Ten years ago, two teenaged hockey players, close friends, had a single dream — to play for India.
Highly talented, they were soon being labelled future national stars as they played pivotal roles in their Sonepat CRZ School’s hockey team’s victories.
They began to believe one day, together, they would wear India colours. But it was not to be.
Bharat Chikara (now 24) made it to the national squad, but Amit Saroha’s (now 25) could not. He struggled at the junior level and almost quit the sport before that choice was taken out of his hands.
On September 21, 2007, he was involved in a car accident that broke his spine. At 22, he was told he would be confined to a wheelchair for the rest of his life.
Most people would have given up on their dreams.
But Saroha decided he would adapt his. Incredibly enough, today both childhood buddies are part of India’s Common-wealth Games squad.

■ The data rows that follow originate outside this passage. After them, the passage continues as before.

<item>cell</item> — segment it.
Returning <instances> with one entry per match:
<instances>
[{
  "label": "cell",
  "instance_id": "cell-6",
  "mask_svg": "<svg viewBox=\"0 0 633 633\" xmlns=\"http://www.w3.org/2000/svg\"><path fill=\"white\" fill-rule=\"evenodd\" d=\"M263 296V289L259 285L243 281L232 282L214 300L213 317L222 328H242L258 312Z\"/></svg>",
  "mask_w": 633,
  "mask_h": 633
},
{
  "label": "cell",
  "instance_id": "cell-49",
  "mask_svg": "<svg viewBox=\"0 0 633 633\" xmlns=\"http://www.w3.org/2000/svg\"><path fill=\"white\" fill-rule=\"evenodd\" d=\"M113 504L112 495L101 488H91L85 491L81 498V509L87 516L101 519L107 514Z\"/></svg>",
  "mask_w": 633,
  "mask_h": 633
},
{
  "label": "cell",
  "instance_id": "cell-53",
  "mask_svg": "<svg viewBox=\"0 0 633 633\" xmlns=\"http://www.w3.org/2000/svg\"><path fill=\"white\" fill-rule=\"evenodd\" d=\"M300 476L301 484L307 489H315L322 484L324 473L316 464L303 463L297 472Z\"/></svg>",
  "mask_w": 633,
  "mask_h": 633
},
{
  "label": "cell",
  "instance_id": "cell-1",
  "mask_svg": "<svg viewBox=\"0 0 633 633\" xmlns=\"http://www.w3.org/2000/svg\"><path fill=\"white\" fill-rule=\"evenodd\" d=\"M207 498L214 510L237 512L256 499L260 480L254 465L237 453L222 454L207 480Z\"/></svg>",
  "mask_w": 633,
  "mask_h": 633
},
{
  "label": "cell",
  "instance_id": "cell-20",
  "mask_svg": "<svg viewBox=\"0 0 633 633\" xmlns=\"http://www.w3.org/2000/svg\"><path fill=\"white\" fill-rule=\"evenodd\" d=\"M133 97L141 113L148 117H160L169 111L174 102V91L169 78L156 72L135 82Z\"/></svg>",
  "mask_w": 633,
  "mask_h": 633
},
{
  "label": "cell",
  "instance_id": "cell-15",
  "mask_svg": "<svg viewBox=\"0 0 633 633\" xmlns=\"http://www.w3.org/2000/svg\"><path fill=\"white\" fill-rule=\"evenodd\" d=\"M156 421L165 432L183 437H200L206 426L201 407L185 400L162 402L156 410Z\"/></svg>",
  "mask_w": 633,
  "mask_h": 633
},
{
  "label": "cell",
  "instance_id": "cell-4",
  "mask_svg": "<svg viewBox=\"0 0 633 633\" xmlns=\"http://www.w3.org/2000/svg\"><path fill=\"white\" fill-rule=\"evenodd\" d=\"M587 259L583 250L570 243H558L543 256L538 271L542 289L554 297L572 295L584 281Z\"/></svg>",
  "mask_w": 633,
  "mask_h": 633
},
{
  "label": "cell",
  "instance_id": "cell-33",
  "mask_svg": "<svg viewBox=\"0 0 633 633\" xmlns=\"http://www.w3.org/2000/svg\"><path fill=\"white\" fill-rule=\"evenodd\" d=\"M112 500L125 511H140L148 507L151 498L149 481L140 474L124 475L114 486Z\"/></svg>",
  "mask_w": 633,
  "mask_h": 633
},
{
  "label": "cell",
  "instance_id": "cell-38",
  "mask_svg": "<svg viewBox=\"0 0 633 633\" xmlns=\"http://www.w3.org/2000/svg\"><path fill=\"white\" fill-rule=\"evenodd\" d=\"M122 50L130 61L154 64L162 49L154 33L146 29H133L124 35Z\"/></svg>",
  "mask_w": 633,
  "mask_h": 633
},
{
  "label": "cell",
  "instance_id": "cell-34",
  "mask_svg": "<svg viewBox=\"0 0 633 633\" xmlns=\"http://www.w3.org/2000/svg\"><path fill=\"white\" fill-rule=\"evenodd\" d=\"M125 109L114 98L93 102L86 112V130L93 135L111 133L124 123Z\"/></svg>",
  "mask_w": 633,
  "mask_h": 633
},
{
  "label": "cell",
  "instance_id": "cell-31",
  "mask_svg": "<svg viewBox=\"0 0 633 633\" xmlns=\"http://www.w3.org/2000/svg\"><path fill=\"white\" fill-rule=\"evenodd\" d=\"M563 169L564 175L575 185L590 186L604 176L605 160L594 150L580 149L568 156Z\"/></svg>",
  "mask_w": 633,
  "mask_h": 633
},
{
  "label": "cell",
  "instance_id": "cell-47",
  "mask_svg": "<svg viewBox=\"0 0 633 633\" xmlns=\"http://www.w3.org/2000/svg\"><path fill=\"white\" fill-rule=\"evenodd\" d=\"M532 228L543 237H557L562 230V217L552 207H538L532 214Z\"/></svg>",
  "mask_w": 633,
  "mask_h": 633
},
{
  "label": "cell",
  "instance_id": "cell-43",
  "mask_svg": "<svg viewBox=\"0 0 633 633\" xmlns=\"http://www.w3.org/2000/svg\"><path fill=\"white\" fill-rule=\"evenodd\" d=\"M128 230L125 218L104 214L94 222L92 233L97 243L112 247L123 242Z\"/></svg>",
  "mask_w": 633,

Chikara is in the hockey team, manning the midfield, while Saroha will represent the country in the wheelchair shot-put event.
“It’s nice to see Amit in the Games Village. His positive attitude is helping him live his dream of playing for India. I really hope he makes it to a podium finish,” said Chikara. “Whenever we are free, we get together…It’s always inspirational to be around him.”
A week ago, Saroha ‘celebrated’ his third birthday after his ‘rebirth’.
“Surviving the accident was a rebirth for me and I always celebrate it with friends,” said Saroha, who belongs to Sone-pat’s Bayanpur village. “What-ever happens is destiny but I will always live life king-size.”
He said he was introduced to wheelchair rugby by an American acquaintance during his post-accident rehabilitation at the Indian Spinal Injury Centre. He later formed an Indian team, which played a demonstration match against Brazil in the World Para-Games in Bangalore last year.
“In Bangalore, I learned about para-sports and following a six-month training stint in shot-put, I made it to the national squad. Now, my aim is to have the Tricolour flying high,” said Saroha, with his ever-present smile.